The new volume of the balloon will be approximately 77.7 mL (3 s.f.).

Step-by-step explanation:

We can assume that the pressure remains constant, since the balloon is not being compressed or expanded, and is simply being exposed to a different temperature.

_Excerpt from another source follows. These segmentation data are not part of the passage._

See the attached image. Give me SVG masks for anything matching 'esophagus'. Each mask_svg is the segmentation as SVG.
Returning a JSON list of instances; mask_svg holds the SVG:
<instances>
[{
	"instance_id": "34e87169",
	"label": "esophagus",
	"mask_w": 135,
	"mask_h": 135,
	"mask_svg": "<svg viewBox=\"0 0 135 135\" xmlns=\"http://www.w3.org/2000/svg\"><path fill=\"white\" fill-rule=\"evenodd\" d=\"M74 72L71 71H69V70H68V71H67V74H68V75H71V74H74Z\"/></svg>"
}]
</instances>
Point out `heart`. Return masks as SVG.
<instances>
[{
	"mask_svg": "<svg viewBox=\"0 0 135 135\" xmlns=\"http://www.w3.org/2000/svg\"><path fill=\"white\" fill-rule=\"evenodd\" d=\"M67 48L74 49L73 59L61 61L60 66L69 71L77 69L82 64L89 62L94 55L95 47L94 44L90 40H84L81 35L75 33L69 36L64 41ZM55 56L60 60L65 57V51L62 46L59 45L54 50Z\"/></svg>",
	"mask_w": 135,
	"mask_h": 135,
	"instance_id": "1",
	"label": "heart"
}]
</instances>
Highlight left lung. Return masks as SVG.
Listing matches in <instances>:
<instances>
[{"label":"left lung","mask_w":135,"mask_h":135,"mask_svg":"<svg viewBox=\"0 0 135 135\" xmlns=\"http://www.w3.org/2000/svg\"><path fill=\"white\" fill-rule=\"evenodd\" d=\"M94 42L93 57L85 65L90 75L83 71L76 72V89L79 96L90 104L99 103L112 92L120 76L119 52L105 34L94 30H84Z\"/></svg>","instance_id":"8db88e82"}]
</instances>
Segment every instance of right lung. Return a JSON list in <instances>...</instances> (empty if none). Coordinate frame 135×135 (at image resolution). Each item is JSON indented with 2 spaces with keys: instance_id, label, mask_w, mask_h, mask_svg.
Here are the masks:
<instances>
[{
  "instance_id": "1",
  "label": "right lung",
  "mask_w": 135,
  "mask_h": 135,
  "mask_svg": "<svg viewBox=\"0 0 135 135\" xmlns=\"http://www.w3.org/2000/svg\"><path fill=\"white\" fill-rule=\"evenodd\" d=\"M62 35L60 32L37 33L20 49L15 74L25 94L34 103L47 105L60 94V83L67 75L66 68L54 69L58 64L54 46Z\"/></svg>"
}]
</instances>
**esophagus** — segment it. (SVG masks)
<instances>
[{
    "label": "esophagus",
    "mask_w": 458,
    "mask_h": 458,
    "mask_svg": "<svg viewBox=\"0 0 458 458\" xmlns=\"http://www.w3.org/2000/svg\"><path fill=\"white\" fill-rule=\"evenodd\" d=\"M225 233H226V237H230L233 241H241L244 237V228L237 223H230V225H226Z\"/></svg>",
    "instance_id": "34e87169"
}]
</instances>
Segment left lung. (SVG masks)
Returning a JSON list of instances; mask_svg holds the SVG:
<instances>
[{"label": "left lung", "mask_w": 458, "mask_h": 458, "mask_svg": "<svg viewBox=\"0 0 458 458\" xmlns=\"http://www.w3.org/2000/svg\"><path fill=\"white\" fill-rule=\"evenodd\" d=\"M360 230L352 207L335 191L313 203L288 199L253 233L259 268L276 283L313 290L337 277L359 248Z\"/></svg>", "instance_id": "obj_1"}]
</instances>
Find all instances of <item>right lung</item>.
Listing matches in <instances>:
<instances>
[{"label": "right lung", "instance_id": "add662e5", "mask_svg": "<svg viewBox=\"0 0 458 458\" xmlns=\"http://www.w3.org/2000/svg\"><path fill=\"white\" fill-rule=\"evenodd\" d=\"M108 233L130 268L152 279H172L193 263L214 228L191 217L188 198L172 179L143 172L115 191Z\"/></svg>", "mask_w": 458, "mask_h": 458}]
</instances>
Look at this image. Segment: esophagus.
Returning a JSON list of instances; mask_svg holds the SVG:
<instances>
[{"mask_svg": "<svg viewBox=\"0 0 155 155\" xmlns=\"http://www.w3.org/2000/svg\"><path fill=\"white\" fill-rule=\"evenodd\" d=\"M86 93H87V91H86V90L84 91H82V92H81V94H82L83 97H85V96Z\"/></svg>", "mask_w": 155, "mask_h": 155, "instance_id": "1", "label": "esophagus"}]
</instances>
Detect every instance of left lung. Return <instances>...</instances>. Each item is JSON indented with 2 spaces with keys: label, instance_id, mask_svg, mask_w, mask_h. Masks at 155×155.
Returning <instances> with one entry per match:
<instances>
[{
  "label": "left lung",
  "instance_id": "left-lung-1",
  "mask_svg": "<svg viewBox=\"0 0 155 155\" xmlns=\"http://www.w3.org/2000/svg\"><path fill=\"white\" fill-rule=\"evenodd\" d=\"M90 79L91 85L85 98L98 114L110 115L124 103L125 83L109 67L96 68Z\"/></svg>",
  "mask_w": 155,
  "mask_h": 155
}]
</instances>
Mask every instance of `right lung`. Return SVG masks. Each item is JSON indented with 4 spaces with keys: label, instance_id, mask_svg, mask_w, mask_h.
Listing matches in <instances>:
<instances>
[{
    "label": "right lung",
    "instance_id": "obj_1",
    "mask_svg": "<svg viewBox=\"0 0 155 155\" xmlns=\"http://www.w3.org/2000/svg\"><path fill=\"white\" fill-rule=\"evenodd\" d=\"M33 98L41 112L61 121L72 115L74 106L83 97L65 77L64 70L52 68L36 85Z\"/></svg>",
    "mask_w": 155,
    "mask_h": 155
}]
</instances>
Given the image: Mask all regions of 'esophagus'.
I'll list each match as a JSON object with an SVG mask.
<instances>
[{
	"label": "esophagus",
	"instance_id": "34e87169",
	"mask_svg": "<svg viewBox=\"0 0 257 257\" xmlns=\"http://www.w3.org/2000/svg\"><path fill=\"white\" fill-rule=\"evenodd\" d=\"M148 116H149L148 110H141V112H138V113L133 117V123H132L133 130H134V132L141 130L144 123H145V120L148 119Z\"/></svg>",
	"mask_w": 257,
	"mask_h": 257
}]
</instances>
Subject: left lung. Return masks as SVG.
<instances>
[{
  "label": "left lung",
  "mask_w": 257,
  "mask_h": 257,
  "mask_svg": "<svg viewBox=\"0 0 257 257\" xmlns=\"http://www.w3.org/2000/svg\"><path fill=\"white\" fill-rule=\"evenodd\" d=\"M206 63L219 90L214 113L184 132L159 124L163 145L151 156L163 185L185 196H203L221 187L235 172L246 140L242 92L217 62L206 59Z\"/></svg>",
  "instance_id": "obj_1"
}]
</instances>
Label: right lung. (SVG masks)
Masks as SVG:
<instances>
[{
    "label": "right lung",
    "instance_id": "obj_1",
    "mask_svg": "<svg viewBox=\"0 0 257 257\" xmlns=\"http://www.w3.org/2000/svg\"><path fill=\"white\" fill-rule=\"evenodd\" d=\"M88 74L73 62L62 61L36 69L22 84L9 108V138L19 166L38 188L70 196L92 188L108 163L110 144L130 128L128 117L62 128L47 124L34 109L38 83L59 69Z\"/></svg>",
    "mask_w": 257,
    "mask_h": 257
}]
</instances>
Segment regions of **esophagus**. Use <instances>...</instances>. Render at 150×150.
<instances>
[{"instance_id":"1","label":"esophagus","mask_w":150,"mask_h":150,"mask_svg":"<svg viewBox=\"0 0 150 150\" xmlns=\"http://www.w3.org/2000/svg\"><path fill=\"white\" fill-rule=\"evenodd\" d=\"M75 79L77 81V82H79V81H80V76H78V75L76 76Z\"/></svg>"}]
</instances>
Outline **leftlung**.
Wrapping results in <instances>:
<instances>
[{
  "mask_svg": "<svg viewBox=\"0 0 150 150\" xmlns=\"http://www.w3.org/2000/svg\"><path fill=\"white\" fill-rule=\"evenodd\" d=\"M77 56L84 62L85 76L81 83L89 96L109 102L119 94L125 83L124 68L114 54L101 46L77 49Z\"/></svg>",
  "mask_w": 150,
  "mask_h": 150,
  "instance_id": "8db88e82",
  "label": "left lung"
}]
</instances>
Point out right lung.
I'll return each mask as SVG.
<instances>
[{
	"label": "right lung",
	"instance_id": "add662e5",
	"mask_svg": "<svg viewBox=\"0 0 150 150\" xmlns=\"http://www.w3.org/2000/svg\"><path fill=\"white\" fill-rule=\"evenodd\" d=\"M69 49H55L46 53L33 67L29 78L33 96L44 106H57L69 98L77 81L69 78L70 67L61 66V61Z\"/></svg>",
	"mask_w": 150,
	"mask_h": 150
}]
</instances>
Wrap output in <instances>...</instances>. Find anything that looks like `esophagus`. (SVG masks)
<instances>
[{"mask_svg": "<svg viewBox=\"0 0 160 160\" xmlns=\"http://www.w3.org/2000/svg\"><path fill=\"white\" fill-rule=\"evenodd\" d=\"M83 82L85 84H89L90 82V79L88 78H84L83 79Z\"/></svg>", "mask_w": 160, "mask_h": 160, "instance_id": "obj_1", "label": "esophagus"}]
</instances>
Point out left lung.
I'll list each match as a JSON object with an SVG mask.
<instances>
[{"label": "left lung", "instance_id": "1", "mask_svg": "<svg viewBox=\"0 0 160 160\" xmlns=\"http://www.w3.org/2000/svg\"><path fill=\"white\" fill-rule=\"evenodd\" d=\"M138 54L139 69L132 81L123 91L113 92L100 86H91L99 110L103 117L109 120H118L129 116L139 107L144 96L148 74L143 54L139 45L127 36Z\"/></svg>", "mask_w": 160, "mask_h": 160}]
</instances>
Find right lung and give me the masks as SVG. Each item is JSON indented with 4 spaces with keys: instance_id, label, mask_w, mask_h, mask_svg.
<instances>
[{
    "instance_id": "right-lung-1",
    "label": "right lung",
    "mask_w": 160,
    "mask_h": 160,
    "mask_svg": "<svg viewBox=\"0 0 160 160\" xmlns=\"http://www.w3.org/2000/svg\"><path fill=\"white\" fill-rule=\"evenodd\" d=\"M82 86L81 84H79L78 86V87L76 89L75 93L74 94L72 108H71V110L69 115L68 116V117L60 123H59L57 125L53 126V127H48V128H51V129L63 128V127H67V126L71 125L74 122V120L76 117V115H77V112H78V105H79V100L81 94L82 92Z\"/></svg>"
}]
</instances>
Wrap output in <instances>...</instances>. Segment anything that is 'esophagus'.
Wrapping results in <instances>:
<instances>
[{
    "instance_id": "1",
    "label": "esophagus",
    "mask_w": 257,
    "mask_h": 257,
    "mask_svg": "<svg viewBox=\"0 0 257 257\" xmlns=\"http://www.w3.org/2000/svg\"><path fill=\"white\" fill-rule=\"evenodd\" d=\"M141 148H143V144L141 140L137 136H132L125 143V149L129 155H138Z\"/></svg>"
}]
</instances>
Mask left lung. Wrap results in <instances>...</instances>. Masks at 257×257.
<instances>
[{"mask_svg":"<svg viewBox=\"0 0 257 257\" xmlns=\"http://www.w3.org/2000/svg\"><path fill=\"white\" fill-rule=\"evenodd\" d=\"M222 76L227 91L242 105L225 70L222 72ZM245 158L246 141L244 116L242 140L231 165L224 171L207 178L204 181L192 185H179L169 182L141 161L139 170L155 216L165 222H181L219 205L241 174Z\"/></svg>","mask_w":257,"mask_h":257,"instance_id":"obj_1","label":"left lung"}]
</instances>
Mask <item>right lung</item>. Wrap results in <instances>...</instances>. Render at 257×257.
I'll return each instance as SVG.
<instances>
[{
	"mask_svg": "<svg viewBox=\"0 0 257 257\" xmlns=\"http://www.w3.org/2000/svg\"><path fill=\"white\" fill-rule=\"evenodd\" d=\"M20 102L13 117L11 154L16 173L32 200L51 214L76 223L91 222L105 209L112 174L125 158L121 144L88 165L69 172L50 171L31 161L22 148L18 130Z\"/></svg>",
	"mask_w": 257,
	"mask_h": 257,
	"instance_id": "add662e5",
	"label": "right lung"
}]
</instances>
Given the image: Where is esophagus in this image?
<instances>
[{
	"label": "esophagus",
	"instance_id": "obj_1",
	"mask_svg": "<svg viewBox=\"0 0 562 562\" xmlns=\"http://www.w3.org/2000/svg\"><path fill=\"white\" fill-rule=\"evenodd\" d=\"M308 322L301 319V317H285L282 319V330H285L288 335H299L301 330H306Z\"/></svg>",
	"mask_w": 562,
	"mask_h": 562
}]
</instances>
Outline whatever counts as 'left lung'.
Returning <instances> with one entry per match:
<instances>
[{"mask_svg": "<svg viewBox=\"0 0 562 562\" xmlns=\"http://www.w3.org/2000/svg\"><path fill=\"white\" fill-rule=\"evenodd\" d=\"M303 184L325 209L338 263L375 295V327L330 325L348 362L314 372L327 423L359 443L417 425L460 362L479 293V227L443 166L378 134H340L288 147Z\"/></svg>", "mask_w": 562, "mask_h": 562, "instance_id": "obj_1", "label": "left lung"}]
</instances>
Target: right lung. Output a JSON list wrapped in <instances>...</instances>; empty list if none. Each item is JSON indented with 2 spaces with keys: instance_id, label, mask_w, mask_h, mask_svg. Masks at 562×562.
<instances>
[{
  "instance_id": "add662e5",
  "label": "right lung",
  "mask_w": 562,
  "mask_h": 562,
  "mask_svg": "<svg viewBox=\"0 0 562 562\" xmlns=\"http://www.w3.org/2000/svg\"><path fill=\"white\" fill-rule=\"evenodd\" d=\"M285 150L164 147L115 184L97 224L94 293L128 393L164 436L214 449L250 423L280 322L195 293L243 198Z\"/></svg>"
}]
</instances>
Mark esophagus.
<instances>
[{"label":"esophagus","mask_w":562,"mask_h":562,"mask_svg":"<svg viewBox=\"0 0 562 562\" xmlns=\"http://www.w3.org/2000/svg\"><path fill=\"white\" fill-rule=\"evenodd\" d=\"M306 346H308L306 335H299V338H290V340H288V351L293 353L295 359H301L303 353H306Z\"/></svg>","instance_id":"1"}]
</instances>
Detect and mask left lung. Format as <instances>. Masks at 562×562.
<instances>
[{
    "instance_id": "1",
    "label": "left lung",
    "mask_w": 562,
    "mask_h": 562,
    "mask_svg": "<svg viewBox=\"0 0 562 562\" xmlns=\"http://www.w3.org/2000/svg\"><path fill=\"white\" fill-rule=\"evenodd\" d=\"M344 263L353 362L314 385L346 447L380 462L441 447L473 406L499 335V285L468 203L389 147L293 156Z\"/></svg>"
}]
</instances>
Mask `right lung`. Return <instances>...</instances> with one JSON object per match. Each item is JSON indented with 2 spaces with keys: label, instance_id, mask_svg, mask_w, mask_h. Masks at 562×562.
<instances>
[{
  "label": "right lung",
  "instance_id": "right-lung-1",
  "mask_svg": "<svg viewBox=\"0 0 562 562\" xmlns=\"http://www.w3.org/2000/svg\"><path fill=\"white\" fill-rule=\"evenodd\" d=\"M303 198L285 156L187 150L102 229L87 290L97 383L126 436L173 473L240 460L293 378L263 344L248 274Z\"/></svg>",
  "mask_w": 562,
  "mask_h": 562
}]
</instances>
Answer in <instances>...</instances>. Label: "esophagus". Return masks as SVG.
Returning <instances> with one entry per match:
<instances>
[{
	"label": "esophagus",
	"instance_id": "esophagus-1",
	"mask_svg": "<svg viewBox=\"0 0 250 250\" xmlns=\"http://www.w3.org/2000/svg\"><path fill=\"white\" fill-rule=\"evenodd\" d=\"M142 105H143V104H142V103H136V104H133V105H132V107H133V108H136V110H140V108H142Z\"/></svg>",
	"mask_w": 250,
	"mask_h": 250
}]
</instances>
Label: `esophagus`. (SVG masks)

Therefore, to solve this problem, we can use Charles's Law, which relates the volume and temperature of a gas.

Charles's Law

`\boxed{\sf (V_1)/(T_1)=(V_2)/(T_2)}`

where:

• V₁ = initial volume
• T₁ = initial temperature (in kelvin)
• V₂ = final volume
• T₂ = final temperature (in kelvin)

Given the balloon is initially filled with 47 mL of hydrogen gas at 276 K, and its temperature is raised to 456 K:

• V₁ = 47 mL
• T₁ = 276 K
• T₂ = 456 K

Substitute the given values into the formula:

`\implies \sf (47\;mL)/(276\;K)=(V_2)/(456\;K)`

Solve for V₂:

`\implies \sf (47\;mL)/(276\;K) \cdot 456\;K=(V_2)/(456\;K) \cdot 456\;K`

`\implies \sf V_2=(47\;mL\cdot 456\;K)/(276\;K)`

`\implies \sf V_2=77.6521739...\;mL`

`\implies \sf V_2=77.7\; mL\; (3\;s.f.)`

Therefore, the new volume of the balloon will be approximately 77.7 mL when the temperature is raised to 456 K.